Technological advances have led to computing projects in other
disciplines as well. In the 1970's, for example, historians began to use the
computer to facilitate the use of statistical techniques in historical analysis.
The complexity of historical data, however, soon presented more problems than
could easily be solved within the frame works of simple data-processing
software. To produce more methodologically relevant databases, systems were
devised which could account for the vast differences between historical source
material and establish links between important names in a variety of different
documents and document types such as ephemera, baptism records and images. The
most flexible of these, KLEIO, still remains a remarkable example of this kind
of system. Other database systems have further extended the reach of humanities
computing over the fields of art history and archaeology, notably ICONCLASS and
ORACLE which have assisted the cataloguing and analysis of numerous collections
of works and artefacts. Cutting edge computing in these fields is now focusing
on the digitization of images, computer-aided reconstruction of sites, and the
possibility of automated pattern recognition.
The profusion of new technologies and developments in the field of
humanities computing has led to the creation of a number of international
associations. Both the Association for Computers and the Humanities (ACH) and
the Association for Literary and Linguistic Computing (ALLC) provide an
environment for the discussion and support of humanities computing topics and
projects and sponsor major international conferences in the field.

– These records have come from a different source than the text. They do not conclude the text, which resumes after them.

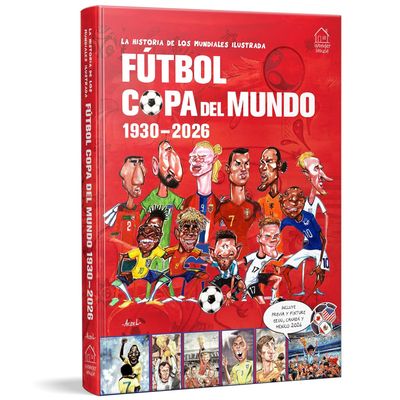 LA HISTORIA DE LOS MUNDIALES ILUSTRADA 1930-2026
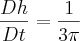 \frac{Dh}{Dt}= \frac{1}{3\pi}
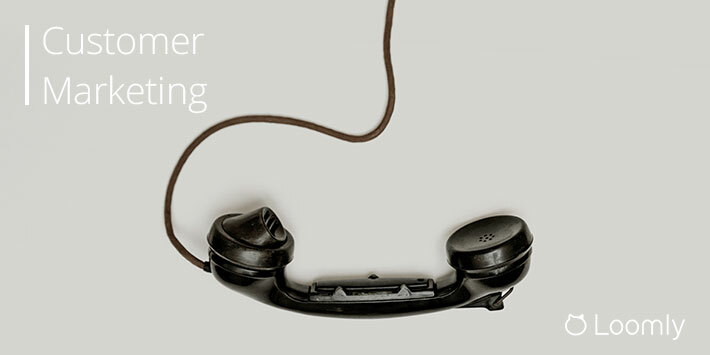 Customer Marketing: Your Brand's Most Overlooked Growth Potential | Loomly Blog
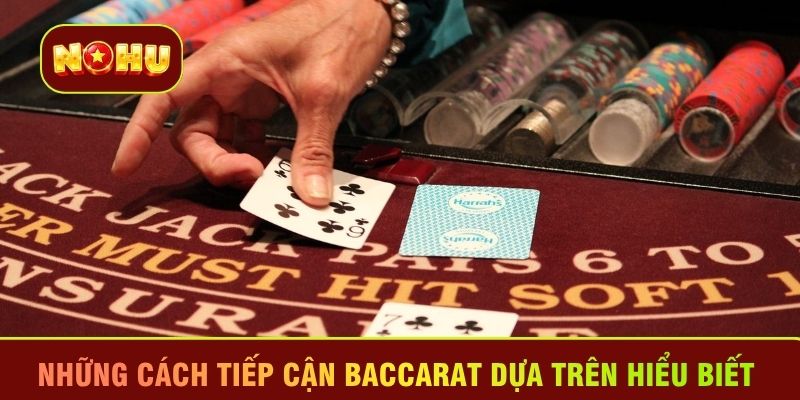 Những cách tiếp cận Baccarat dựa trên hiểu biết 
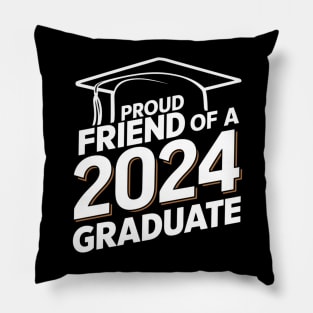 Proud Friend of a 2024 Graduate Senior Class Family Graduation Pillow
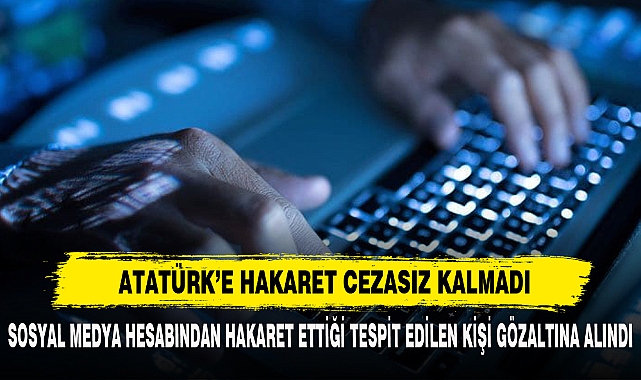 ATATÜRK’E HAKARET CEZASIZ KALMADI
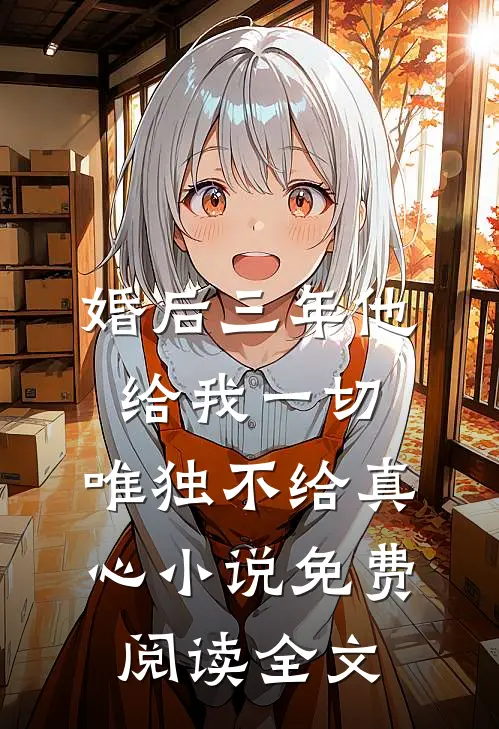 婚后三年他给我一切，唯独不给真心小说免费阅读全文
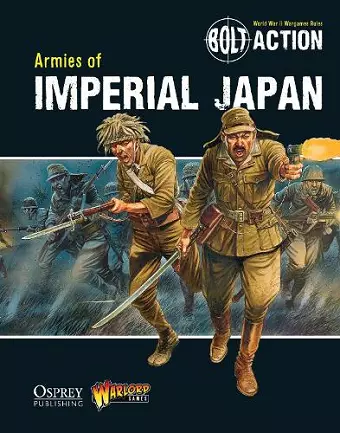 Bolt Action: Armies of Imperial Japan cover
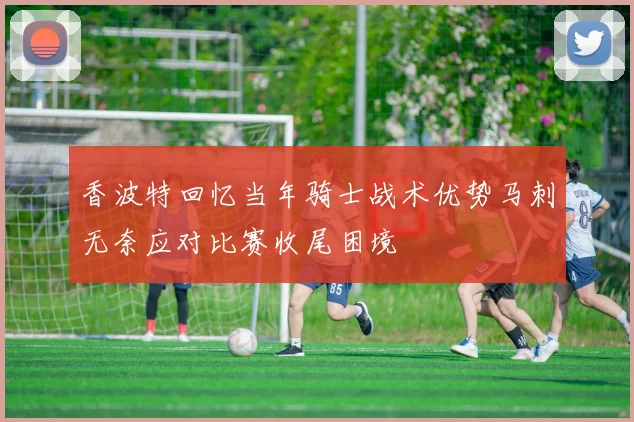 香波特回忆当年骑士战术优势马刺无奈应对比赛收尾困境
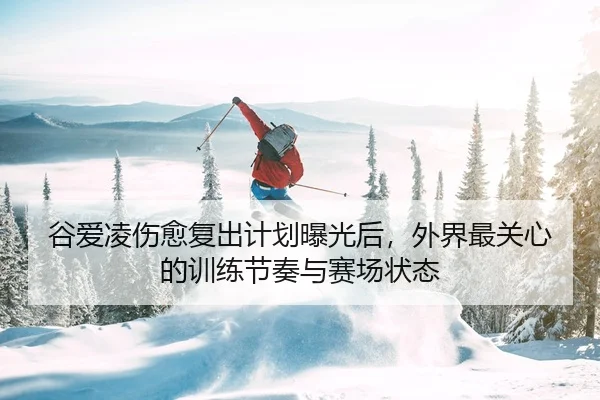 谷爱凌伤愈复出计划曝光后，外界最关心的训练节奏与赛场状态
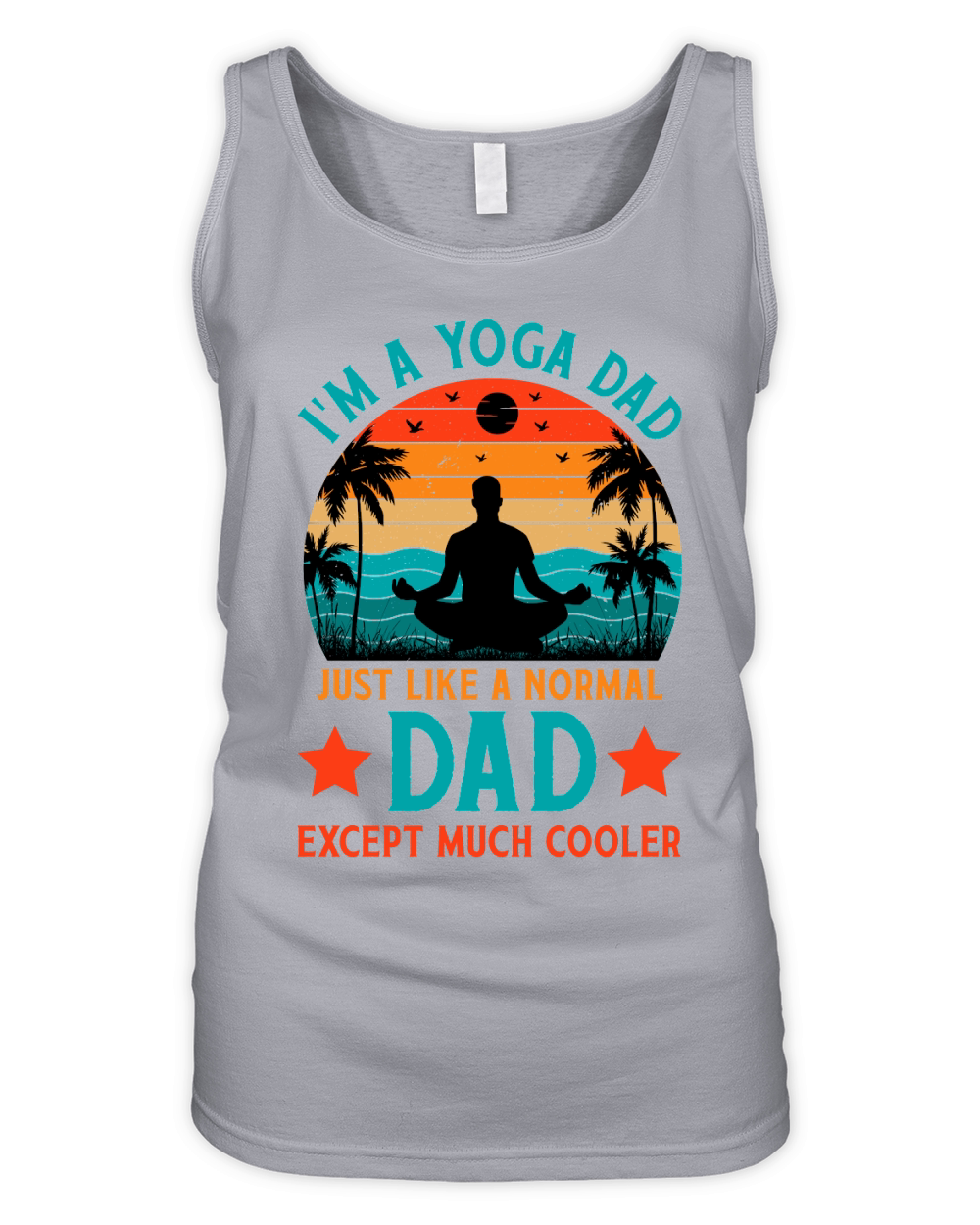 Im A Yoga Dad Just Like A Normal Dad Except Much Cooler Organic Women's Tank Top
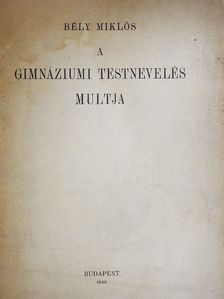 Bély Miklós - A gimnáziumi testnevelés multja [antikvár]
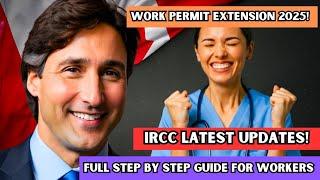  Huge! Canada Work Permit Extension 2025: Full Step-By-Step Guide | IRCC Lastest Update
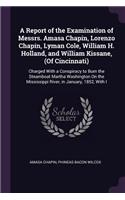 Report of the Examination of Messrs. Amasa Chapin, Lorenzo Chapin, Lyman Cole, William H. Holland, and William Kissane, (Of Cincinnati)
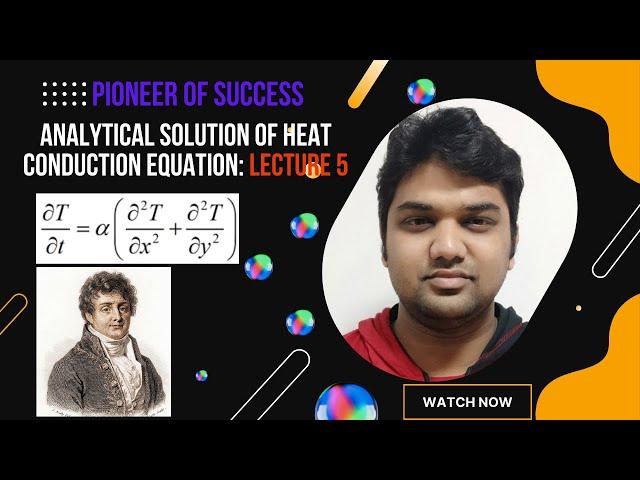 Analytical Solution of Unsteady Heat Equation Separation of Variables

International humanities computing associations along with other more
specialized organizations have collaborated to address what may be the single
most important problem posed by the development of humanities computing over the
past forty years--the need for a common encoding format for scholarly
machine-readable texts. In the past, scholars have developed encoding schemes
more or less at their own discretion, in accordance with their particular
scholarly goals. The traditions of centuries of print culture incline us to
take phenomena such as non-standard characters, footnotes, marginalia, markers
for logical divisions (e.g., chapter, verse, stanza) and illustrations at face
value. But the means for encoding such features electronically are often
incompatible; they remain restricted to the features of a given text or corpus,
and risk being completely dependent on one kind of hardware or software. In
response to these issues, members of the various humanities computing
associations developed the Text Encoding Initiative (TEI). The TEI guidelines
specify a common interchange format for machine-readable texts, provide a set of
recommendations for the encoding and representation of all possible features in
the preparation of new textual materials, and document major extant encoding
schemes, developing a metalanguage which allows the encoding schemes themselves
to be encoded and described in a machine-readable form.

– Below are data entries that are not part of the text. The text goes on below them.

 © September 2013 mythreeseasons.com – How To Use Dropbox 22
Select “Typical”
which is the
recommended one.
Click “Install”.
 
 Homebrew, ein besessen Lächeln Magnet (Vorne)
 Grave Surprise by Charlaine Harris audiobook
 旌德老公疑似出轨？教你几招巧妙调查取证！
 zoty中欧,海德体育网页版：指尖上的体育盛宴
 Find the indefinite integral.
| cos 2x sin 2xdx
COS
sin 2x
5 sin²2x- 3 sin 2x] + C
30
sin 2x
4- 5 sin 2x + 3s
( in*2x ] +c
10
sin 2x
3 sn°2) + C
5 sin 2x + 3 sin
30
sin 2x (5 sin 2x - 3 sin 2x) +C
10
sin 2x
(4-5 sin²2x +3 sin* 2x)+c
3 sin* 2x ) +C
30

As with any set of guidelines, the TEI requires a consensus. Many
electronic text centers and electronic text archives have agreed to support and
implement the TEI. Among these is the Center for Electronic Texts in the
Humanities (CETH), established by Rutgers and Princeton Universities in October
1991. CETH provides a national focus for those involved in the creation,
dissemination and use of electronic texts in the humanities. CETH's mission is
to advance scholarship in the humanities through the use of high-quality
electronic texts. To this end, CETH is now cataloguing on RLIN existing
electronic texts for the Rutgers Inventory of Machine-Readable Texts in the
Humanities. CETH also evaluates SGML software for high quality TEI-conformant
electronic texts and builds test-beds for research on their use and users. In
addition, CETH sponsors the CETH Summer Seminar to focus on practical and
methodological issues in humanities computing, attracting teachers, scholars and
librarians interested in humanities computing from around the world.